My android Page had erected my tent in my traditional spot and then helped me to the opening ceremonies. My only regret was that my dear Sarah was no longer able to come to the war, but her doctor had ordered her to not leave the arcology again as her allergies had so grown with age that they could kill her if she ventured out into the fields where the battles occurred.

The procession of Kings and Queens and their attendant followers was breathtaking as always. Banners snapped in the breeze and crowns reflected the sunlight in rainbow hues over the crowd. Speeches were given, each strangely more quiet than the one before. At last, the gauntlet was thrown and the King of the East broke the arrow declaring the start of the war.

The crowd’s roaring approval receded from me as the warmth of the sun made me sleepy. Content that the traditions of the war continued I nodded off in my chair and was gone.

I died on October 5, 2462.

I was bored with the near immortality that the nano-bots had brought to humanity. After five hundred years you find yourself repeating the same old activities. Human nature does not change but age brings on a lack of flexibility in granting leniency to those who repeat the same mistakes you’ve already seen a thousand times in the past.

Sarah was much braver than I. She had shut down the bots and begun the ultimate journey into the unknown thirty years ago. I admit now that I was just a coward and was not ready to believe that life was no longer worth living. Eternal life is boring, life without her became Hell. So for my birthday I poured myself a stiff drink of Nectar, toasted my love and gave the mental command to the bots to terminate.

Eternal dark fell. I only hope that Nate remembers to pour that shot of alcohol on my ashes before launching his mother and I off toward Andromeda as I requested.

I died on October 5, 1962.

Forty-eight hours of labor nearly killed my mother, it did kill me. I was never born. The doctors tried to sooth the distraught twenty-one year old who would have been my mother but what words can console a woman when her child is delivered to her as a corpse.

My death changed her life. She was inconsolable for years and in her grief allowed herself to remain the punching bag of my bastard of a father longer than she would have had she had an infant to protect.

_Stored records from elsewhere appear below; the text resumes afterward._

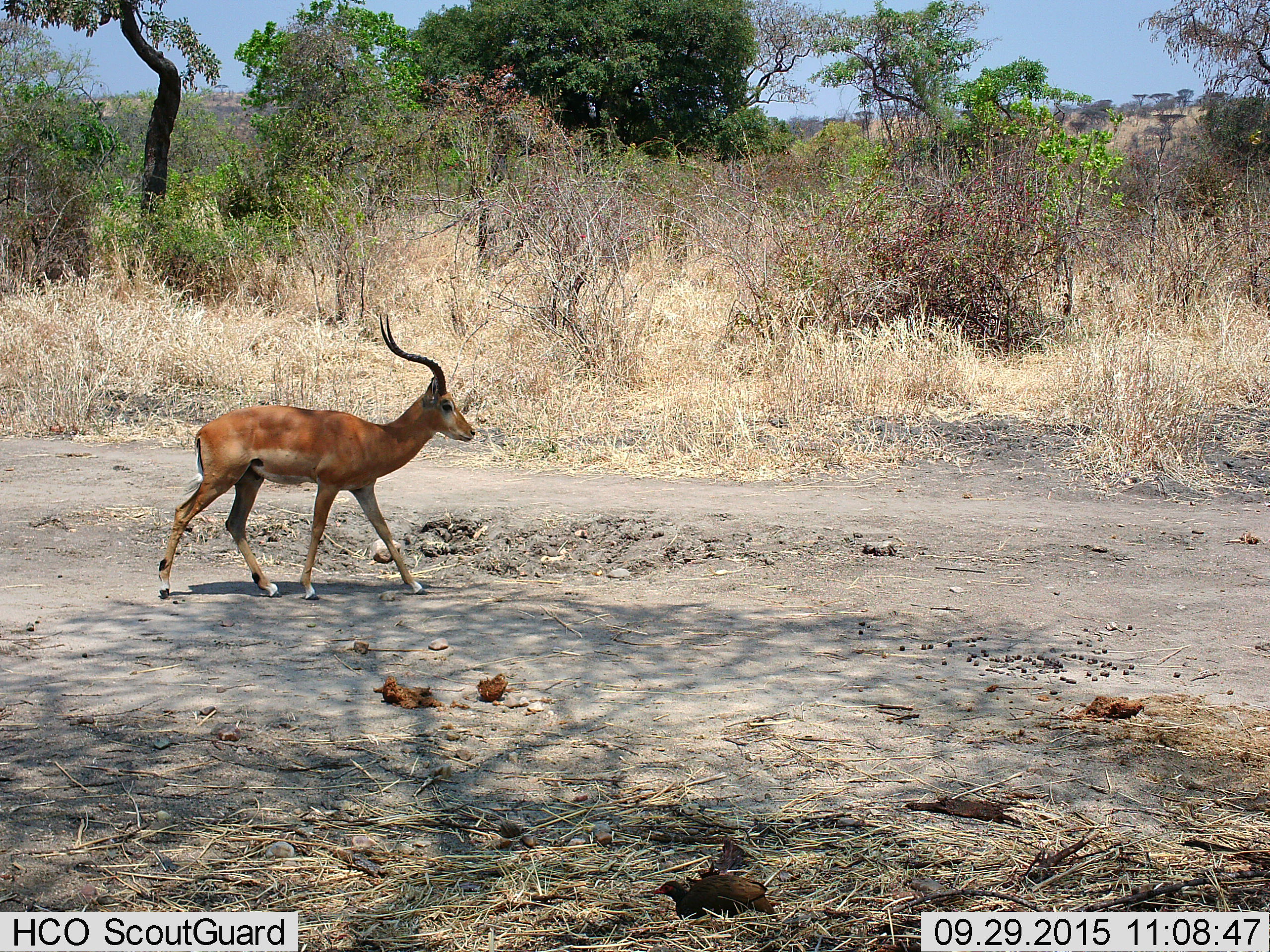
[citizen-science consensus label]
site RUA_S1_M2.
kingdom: Animalia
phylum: Chordata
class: Mammalia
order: Artiodactyla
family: Bovidae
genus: Aepyceros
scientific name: Aepyceros melampus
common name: impala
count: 1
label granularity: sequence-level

The woman who would have been my wife continued her course from one bad relationship to another. The cycle of mentally abusive men who never made her stand up for herself and admit that she was smart, beautiful and worthy of a life of love and happiness continued.

My stepson sank into a miasma of drugs and alcohol and finally died in a car crash while racing a stolen Ford under the influence of a near toxic mix of anti-depressants, designer drugs and alcohol.

Animals I cared for never found loving homes, stories were never written. My carefully tended home passed from one white trash owner to the next never rising above the status of unkempt mountain shack.

People who I brought together never met and their lives were lessened. A bug I found in some software went unnoticed and cost a major corporation hundreds of billions and millions of homeowners their life savings.

I never existed; it actually mattered.

I defeated death April 10, 2073.

I was old. Old to the point that death seemed a welcome thing. I was afraid to let go though and grasped at the new technology being touted in the press. The great grandkids thought I was nuts.

“It’s not you,” they lamented. “You just make a cheap copy that thinks it’s you.”

I was desperate so in my normal manner, I ignored them.Universal Vision Inc. hooked me to the machines as the scientists reiterated again how the energy patterns of my consciousness would be mapped into the subtle energy patterns of what they described as the eleventh dimension. Parallel worlds, membrane space, it all made sense in a sort of high level, layers of an onion, sort of way but I really didn’t care. I wanted to continue my existence. They hooked me up and threw the switch.

I was everywhere and no where. All reality spread out before me. Universes of stars. Realities of strange matter and parallel worlds where I beheld myself as a black, an asian, a woman and a dog. Everything everwhere was at my fingertips. I wondered if I could change something. I reached out and tried.

I have not died, I may no longer have form but as I said to the primitive man I managed to contact, I AM.